Defying Stability visit

By Wendy Woon

Curators in Mexico are starting to piece together contemporary histories of chapters in Mexican art that have long been neglected, including ephemeral and marginal conceptual practices that have never before been integrated into the “official” Mexican art historical narratives. The Age of Discrepancies: Art and Visual Culture in Mexico 1968–-1997, curated by Cuauhtémoc Medina and the late Olivier Debroise in 2007, and which traveled to São Paulo and Buenos Aires, provided the first major, in-depth examination of this critical, yet little examined period. Museums in Mexico are now acquiring archives of important artists, collectives, and galleries that are critical to the construction of those narratives. We were fortunate to be able to see an excellent exhibition at MUAC, Defying Stability: Artistic Processes in Mexico, 1952–1967, curated by Rita Eder (who gave us a tour), Cristobal Andrés Jácome, and Pilar Garcia. This period, which is often referred to as “the rupture,” marks a repositioning of the relationships between national identity and international influences with a generation of creators who emerged and revolutionized Mexican visual arts, film, theater, literature, and architecture in ways that blurred the boundaries between the media, often through collaboration. For example, the impact of revolutionary, daring approaches to theater indicated influence on other disciplines including public sculpture, film and architecture. The social commingling of the creative intelligentsia of Mexico City was documented in black-and-white films of social gatherings where important literary figures and artists from many other disciplines met. That aspect of creative exchange is not often included in survey exhibitions, and it added a distinctly human quality to the notion of the culture out of which these developments arose.
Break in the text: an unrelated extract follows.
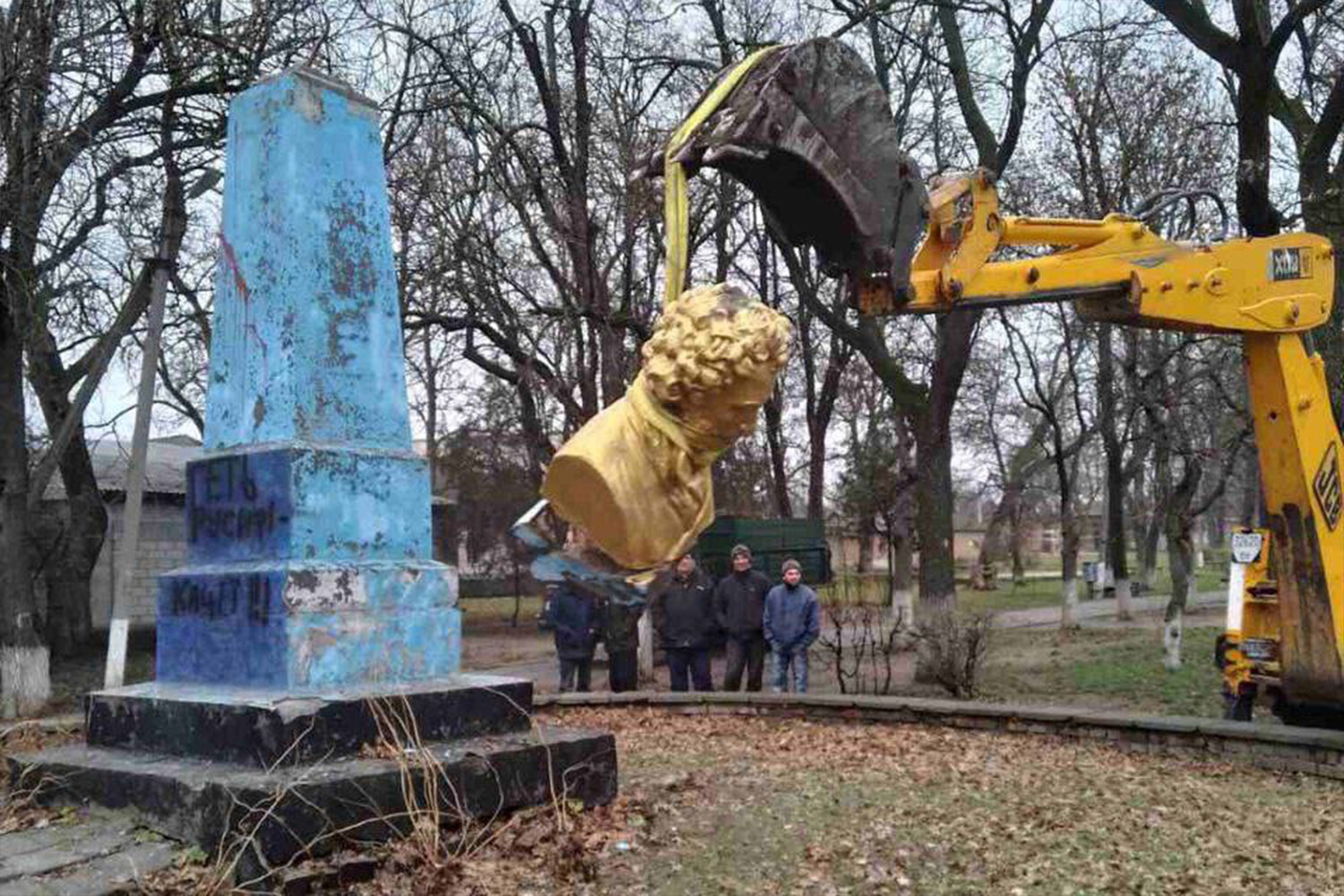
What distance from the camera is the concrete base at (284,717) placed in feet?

El Museo Expuesto Sala de Colecciones Universitarias, Centro Cultural Universitario Tlatelolco

By Lilian Tone

Plaza de Tlatelolco

Our visit to the renovated Sala de Colecciones Universitarias was preceded by an early morning stroll through the Plaza de las Tres Culturas and its adjacent sites. Beyond the three moments in Mexican history for which the square is named —it connects the expansive archeological site of Tlatelolco, the 17th-century church Templo de Santiago, and the 1960s modernist apartment complex designed by Mario Pani— Plaza de las Tres Culturas was also the site where students were massacred by government security forces in 1968, an event memorialized at the Centro Cultural Universitario Tlatelolco.
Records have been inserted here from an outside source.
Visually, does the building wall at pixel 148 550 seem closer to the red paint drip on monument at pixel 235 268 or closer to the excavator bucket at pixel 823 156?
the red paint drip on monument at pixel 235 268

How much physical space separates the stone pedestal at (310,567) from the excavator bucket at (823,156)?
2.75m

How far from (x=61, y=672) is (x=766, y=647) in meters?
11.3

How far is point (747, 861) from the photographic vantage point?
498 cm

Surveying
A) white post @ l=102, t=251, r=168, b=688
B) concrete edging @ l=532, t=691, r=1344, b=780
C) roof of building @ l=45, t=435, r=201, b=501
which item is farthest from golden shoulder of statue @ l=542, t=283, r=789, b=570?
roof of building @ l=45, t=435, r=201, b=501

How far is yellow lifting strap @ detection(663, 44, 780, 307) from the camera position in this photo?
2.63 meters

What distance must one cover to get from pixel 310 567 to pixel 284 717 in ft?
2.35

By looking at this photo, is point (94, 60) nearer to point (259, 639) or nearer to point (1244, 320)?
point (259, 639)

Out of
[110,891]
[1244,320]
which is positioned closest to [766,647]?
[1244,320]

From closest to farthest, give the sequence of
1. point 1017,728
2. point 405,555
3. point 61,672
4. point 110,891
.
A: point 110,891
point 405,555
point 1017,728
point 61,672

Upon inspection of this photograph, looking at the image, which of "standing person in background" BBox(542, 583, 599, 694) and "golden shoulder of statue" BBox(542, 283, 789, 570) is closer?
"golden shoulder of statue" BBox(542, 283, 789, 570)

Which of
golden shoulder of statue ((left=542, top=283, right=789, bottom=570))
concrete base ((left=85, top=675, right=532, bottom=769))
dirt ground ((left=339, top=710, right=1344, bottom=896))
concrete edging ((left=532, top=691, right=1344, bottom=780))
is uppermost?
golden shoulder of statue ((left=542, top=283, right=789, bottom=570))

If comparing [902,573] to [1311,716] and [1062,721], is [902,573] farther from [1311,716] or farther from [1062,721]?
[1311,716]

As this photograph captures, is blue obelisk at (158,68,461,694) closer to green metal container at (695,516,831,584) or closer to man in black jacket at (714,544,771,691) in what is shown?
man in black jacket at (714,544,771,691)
Centro Cultural Universitario Tlatelolco

The Sala de Colecciones Universitarias reopened in 2013 as a curatorial laboratory with a two-year project titled “El Museo Expuesto” (The Exposed Museum). We were greeted by James Oles, who directed the project with the assistance of Julio García Murillo, and were guided through by both of them. The project phased in with in-depth research into art dating from 1950 to 1990 in UNAM’s collection. Following this, seven exhibitions drawn from UNAM’s holdings were organized by students in the university’s curatorial studies program. “El Museo Expuesto” cleverly takes the modus operandi of museums as its subject and structure, addressing behind-the-scenes processes and principal goals: exhibition, preservation, research and education. Stressing the exhibition’s educational scope, the introductory text defines the project as “a space to investigate museum culture, a laboratory in which to better understand the functions, strategies, codes and symbols of the art museum.” The exhibition highlights some of UNAM’s lesser-known holdings while skillfully exposing gaps in the collection—gaps filled by astutely selected loans.